Aim of the task » Each entry must be given again exactly as it appears, with images excluded.

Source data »

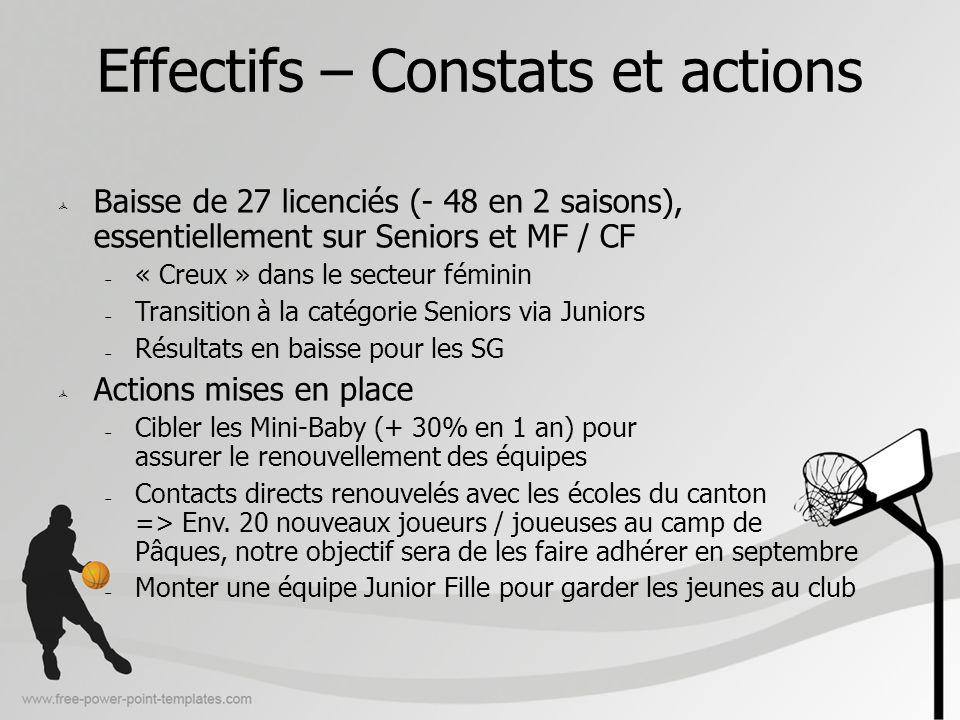 Effectifs – Constats et actions Baisse de 27 licenciés (- 48 en 2 saisons), essentiellement sur Seniors et MF / CF « Creux » dans le secteur féminin T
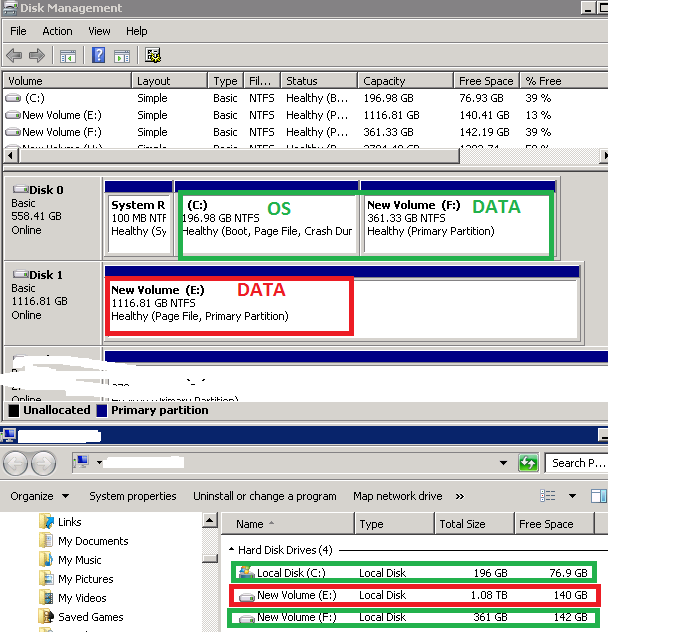Drive Configuration on SBS2011
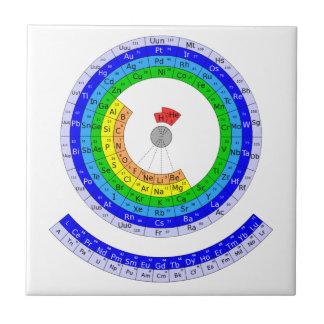 Tabla de elementos periódica circular azulejo cuadrado pequeño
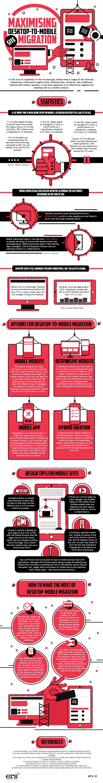 maximising-desktoptomobile-site-migration-infographic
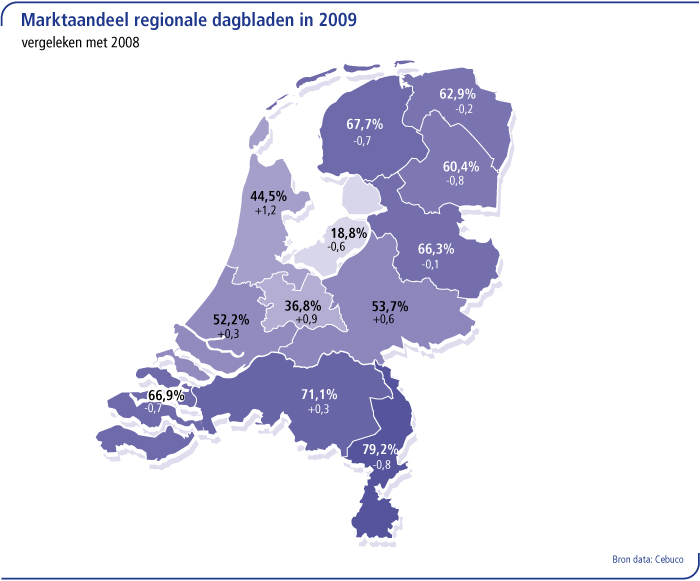 Marktaandeel regionale dagbladen in 2009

Response to this task »
 Effectifs – Constats et actions Baisse de 27 licenciés (- 48 en 2 saisons), essentiellement sur Seniors et MF / CF « Creux » dans le secteur féminin T
Drive Configuration on SBS2011
 Tabla de elementos periódica circular azulejo cuadrado pequeño
 maximising-desktoptomobile-site-migration-infographic
 Marktaandeel regionale dagbladen in 2009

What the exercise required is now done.